- Coat of arms
- Active: 1969–1990
- Country: Sweden
- Allegiance: Swedish Armed Forces
- Branch: Tri-service
- Type: Medical corps
- Role: Military medicine
- Size: c. 780+ (1969)

= Medical Corps of the Swedish Armed Forces =

Joint administrative corps of the Swedish Armed Forces

The Medical Corps of the Swedish Armed Forces (Försvarets medicinalkår, Medk) was a joint administrative corps for military physicians and military veterinarians in the Swedish Armed Forces. It was formed in 1969 (SFS 1969:409) by merging the Swedish Army Medical Corps, the Swedish Naval Medical Officers’ Corps and the Swedish Army Veterinary Corps.

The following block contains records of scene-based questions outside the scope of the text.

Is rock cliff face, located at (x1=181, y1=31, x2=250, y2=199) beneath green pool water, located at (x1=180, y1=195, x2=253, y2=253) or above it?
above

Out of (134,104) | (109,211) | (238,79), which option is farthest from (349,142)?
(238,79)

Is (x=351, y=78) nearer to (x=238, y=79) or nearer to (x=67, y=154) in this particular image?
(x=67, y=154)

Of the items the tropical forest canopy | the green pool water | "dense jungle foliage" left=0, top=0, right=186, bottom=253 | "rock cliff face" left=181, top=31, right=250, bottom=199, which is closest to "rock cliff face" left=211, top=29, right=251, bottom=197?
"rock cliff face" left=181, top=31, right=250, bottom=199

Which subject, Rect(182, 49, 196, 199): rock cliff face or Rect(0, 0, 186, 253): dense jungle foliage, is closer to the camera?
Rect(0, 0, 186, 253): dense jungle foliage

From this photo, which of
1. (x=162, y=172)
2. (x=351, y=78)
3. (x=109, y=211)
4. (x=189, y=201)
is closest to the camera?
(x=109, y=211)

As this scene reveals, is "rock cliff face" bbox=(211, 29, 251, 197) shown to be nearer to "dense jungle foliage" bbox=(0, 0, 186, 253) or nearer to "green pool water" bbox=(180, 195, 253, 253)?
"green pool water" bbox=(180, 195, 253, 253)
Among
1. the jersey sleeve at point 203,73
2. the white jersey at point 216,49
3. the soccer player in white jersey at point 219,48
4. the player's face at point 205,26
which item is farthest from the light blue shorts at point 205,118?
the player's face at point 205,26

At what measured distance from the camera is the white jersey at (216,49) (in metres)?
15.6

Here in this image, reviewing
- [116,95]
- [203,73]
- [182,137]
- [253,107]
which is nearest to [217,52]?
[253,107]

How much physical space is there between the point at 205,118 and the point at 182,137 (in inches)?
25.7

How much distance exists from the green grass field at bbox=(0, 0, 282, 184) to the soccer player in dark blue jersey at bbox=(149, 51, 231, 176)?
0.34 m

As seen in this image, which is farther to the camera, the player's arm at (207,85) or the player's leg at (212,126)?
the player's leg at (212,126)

Its head was the Surgeon-General of the Swedish Armed Forces and was subordinate to the Supreme Commander of the Swedish Armed Forces. The Surgeon-General had at his disposal a staff body, the medical corps office, which was organizationally part of the National Swedish Board of Health (Sjukvårdsstyrelsen). Under the National Swedish Board of Health, the responsibility for the Swedish Armed Forces's health care lied with the military commander.

==Heraldry and traditions==

===Coat of arms===
The coat of the arms of the Medical Corps of the Swedish Armed Forces 1981–1992. Blazon: "Azure, a sword and a rod of Asclepius bendwise sinister in saltire, all or."